Depois dos primeiros séculos do Cristianismo, nos séculos XII / XIII, a cultura cristã ocidental passava novamente por uma fase de glorificação do martírio como forma de louvor a Deus e de afirmação poderosa da submissão do devoto à missionação – o erro do “outro” era ferramenta para a expiação própria, qual luta demoníaca e perdida que, assim, ganhava uma força como que apocalíptica.

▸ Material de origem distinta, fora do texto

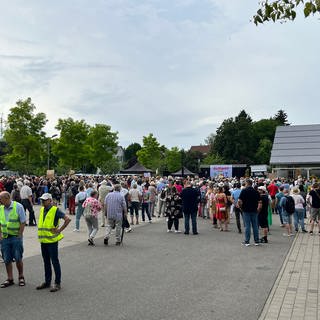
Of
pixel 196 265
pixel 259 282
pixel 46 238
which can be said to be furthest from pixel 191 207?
pixel 46 238

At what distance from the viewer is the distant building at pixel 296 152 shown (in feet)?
135

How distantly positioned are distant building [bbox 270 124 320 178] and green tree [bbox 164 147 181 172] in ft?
139

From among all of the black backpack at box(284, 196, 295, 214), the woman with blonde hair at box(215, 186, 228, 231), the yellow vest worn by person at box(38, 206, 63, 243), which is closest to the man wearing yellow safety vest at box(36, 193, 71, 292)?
the yellow vest worn by person at box(38, 206, 63, 243)

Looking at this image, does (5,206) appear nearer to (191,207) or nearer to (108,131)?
(191,207)

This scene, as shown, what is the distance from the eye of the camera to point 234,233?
15.0m

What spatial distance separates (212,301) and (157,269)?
8.10ft

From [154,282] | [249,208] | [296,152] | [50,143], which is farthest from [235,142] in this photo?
[154,282]

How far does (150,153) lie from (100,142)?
50.9ft

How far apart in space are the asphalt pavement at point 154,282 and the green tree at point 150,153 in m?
66.5

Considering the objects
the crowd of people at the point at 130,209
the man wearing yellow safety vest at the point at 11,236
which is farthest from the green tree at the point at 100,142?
the man wearing yellow safety vest at the point at 11,236

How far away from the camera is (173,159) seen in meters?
89.6

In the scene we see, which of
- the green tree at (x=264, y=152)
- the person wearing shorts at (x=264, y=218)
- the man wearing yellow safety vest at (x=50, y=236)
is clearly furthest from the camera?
the green tree at (x=264, y=152)

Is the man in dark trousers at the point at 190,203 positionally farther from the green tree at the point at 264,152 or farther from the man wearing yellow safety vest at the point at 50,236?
the green tree at the point at 264,152

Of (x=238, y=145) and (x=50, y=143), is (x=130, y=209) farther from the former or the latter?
(x=238, y=145)
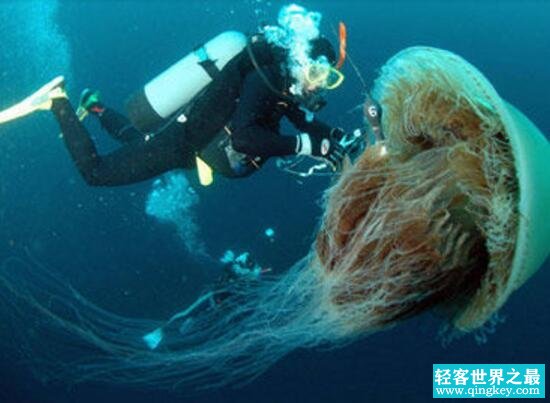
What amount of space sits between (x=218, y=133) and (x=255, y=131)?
861 mm

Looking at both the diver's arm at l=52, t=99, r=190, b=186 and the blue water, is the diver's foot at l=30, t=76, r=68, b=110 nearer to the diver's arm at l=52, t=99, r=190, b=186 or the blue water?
the diver's arm at l=52, t=99, r=190, b=186

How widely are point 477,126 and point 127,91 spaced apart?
2005 cm

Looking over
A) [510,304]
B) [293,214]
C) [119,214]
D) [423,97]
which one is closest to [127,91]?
[119,214]

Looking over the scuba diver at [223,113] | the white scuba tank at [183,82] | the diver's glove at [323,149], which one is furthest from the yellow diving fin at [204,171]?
the diver's glove at [323,149]

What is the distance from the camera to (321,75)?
4.74m

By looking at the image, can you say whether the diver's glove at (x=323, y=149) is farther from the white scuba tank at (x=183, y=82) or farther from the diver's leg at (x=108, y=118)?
the diver's leg at (x=108, y=118)

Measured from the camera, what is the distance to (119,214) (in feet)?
64.0

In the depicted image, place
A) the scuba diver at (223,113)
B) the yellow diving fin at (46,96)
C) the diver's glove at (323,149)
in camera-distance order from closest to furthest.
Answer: the diver's glove at (323,149)
the scuba diver at (223,113)
the yellow diving fin at (46,96)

Assim aconteceu com os célebres Mártires de Marrocos, um grupo de frades italianos da região da Toscânia, profundamente ligados a Portugal no seu processo de martírio. Na II Assembleia Geral da Ordem Franciscana, em Assis, foram eleitos como missionários para essas terras dominadas por muçulmanos, e iniciaram essa missão em Portugal, partindo depois para Sevilha, ainda em mãos muçulmanas na época.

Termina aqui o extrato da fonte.